Das inúmeras pilhérias que lhe atribuem, a que realmente se imortalizou versa sobre a superioridade feminina: "Quando a mulher tira a roupa no quarto, já está 1 a 0 para ela".
Hoje, à beira dos 73 anos, Garcez mora sozinho em Copacabana e jura não se recordar de nada, nem dos chistes nem das senhoritas (ou senhoras) que o golearam. Conserva o bigodão de sempre, os olhos verdes, os óculos de míope. Mas a memória... "Fraca, fraca." Culpa "o adiantado da hora".
Talvez por isso, para robustecer as lembranças franzinas, é que Garcez resolveu lançar "Arte do Encontro", o primeiro livro em cinco décadas de carreira. A coletânea reúne 140 fotos -a maioria, retratos. Estão ali, em preto-e-branco, muitas das celebridades que circularam pelo Rio nos anos 60 e 70.
Há pratas da casa: Vinicius de Moraes, Tom Jobim, Paulinho da Viola, Chico Buarque, Oscar Niemeyer. E há estrangeiros, de dentro e fora do Brasil: Rubem Braga, Nara Leão, Nelson Rodrigues, Drummond, Volpi, Fernando Sabino, Jorge Amado, Marisa Berenson, Candice Bergen.
Garcez os flagrou para "O Pasquim", mas não só. No tablóide alternativo, trabalhou como editor fotográfico entre 1970 e 1972, se a memória ("fraca, fraca") não o engana. A passagem pelo jornal, alvo constante do governo militar, custou-lhe 13 dias de prisão. "Quem tinha o nome no expediente dançava." Ou "caía gripado" -eufemismo com que o semanário explicava para os leitores o sumiço repentino deste ou daquele colaborador.

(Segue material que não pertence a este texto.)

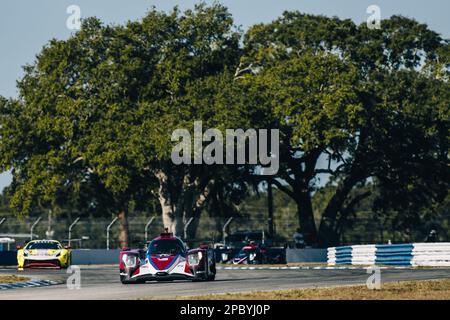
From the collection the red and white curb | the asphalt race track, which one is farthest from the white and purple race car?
the red and white curb

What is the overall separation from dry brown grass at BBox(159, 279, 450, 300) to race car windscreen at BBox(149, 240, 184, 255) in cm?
522

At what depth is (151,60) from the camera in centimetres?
6103

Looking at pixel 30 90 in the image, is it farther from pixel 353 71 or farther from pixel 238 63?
pixel 353 71

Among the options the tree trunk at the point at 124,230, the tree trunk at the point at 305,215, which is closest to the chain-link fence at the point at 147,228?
the tree trunk at the point at 124,230

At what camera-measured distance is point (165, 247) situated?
26062 millimetres

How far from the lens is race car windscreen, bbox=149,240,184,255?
1021 inches

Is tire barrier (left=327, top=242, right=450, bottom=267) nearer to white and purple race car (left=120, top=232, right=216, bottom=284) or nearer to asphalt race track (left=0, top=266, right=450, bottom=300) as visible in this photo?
asphalt race track (left=0, top=266, right=450, bottom=300)

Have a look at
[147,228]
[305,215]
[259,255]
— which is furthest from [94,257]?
[305,215]

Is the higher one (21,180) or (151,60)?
(151,60)

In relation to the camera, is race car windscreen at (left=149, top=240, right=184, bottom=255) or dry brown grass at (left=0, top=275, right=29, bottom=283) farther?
dry brown grass at (left=0, top=275, right=29, bottom=283)

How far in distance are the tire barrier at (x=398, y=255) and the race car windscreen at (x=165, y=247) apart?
42.5 feet

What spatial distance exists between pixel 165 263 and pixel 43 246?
1286 cm
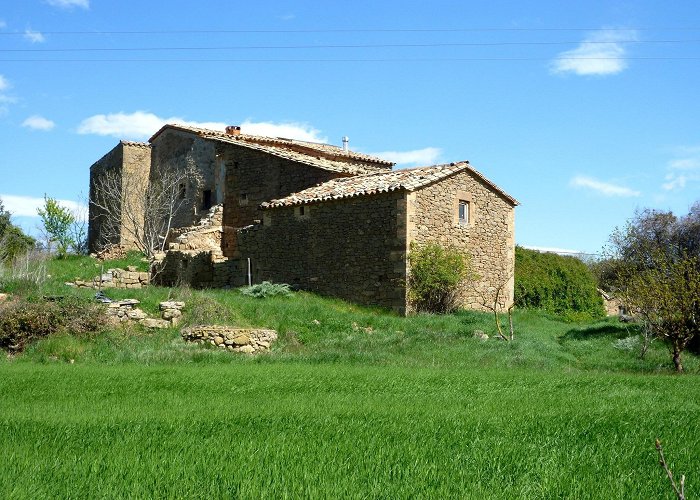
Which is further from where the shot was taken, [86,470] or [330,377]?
[330,377]

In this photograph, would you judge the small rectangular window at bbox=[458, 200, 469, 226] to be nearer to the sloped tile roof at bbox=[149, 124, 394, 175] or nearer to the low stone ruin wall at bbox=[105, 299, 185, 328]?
the sloped tile roof at bbox=[149, 124, 394, 175]

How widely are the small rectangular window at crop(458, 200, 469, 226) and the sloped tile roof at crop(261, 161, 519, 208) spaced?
1.08 m

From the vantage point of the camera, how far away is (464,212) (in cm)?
2738

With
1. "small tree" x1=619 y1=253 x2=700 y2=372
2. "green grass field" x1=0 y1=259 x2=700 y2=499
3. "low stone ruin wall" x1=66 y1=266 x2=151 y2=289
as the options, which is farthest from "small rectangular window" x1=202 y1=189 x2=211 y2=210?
"small tree" x1=619 y1=253 x2=700 y2=372

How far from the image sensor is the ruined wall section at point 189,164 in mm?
34594

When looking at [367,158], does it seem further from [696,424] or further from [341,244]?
[696,424]

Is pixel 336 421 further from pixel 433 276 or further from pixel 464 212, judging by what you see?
pixel 464 212

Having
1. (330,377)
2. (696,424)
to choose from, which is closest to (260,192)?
(330,377)

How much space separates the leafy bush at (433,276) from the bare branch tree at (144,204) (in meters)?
13.9

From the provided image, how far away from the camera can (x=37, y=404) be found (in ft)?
34.4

Antes e depois de "O Pasquim", Garcez participou de outras tantas publicações (o "Diário Carioca" e a revista "Vogue" são apenas dois exemplos). Fez, ainda, vários "portraits" por conta própria, como hobby, sem a pretensão de editá-los.
O sumo de tudo o que captou -"milhares de rostos, gente, gente, gente"- repousam, agora, no livro. Para extrair a nata de tamanho acervo, valeu-se de "um método difuso". "Fui olhando os negativos e separando. Simples assim." Objetos e paisagens não o seduzem. "Motocicleta, carro, sol nascendo, natureza-morta... Não, meu negócio são as pessoas, os tais grãos de areia no universo."
Pessoas porque lhe parecem, sempre, belas. "Taí. Vamos reformular: meu negócio, de fato, é a estética. Questão de gosto."
Se colecionou caras, acumulou também lendas. A de que inventa frases definitivas ("invento mesmo?") e as de que:
* Nasceu em berço aristocrático. ("Mentira. Não há quatrocentões no Rio.")
* Torce pelo América. ("Verdade. A vantagem é que não preciso me preocupar com futebol.")
* Detesta praia e piscina. ("Verdade. Praia, se não juntasse areia, podia ter graça. E piscina... Ótimo lugar para se beber em volta.")
* Dá pouquíssimas entrevistas. ("Verdade. Falo menos que o Rubem Fonseca.")
* Padece de anglofilia. ("Mentira. Se bem que a Inglaterra... Existe país melhor?")
* Foi boêmio e mulherengo. ("Imprima-se a lenda!")
Pai de Rafaela, fruto de um rápido casamento, Garcez fotografou "quase que exclusivamente" os amigos. "Conhecia todo mundo que pus no livro. Já eram personalidades, sim, mas não os tratava como tal."
Daí a notável e comovente simplicidade dos retratos. Daí o registro desenvolto de cenas íntimas: o artista plástico Hélio Oiticica fumando maconha; a atriz Leila Diniz saindo do banho com toalha na cabeça; o poeta João Cabral de Melo Neto ("o homem que nunca ri") às gargalhadas; Tom Jobim cortando os cabelos de Vinicius.
"Saudade? Muita. Mais saudade do que dor -embora não haja saudade sem dor."
Falhas, o livro amarga pelo menos uma: faltam datas. Garcez não indica, em nenhum momento, quando produziu as fotos. "Não anotei na época e, agora, me esqueci. Sabe como é: a memória..." Fraca, fraca.


ARTE DO ENCONTRO. Fotos: Paulo Garcez. Textos: Millôr Fernandes, Sérgio Augusto e Ruy Castro. Editora: Bem-Te-Vi. R$ 105.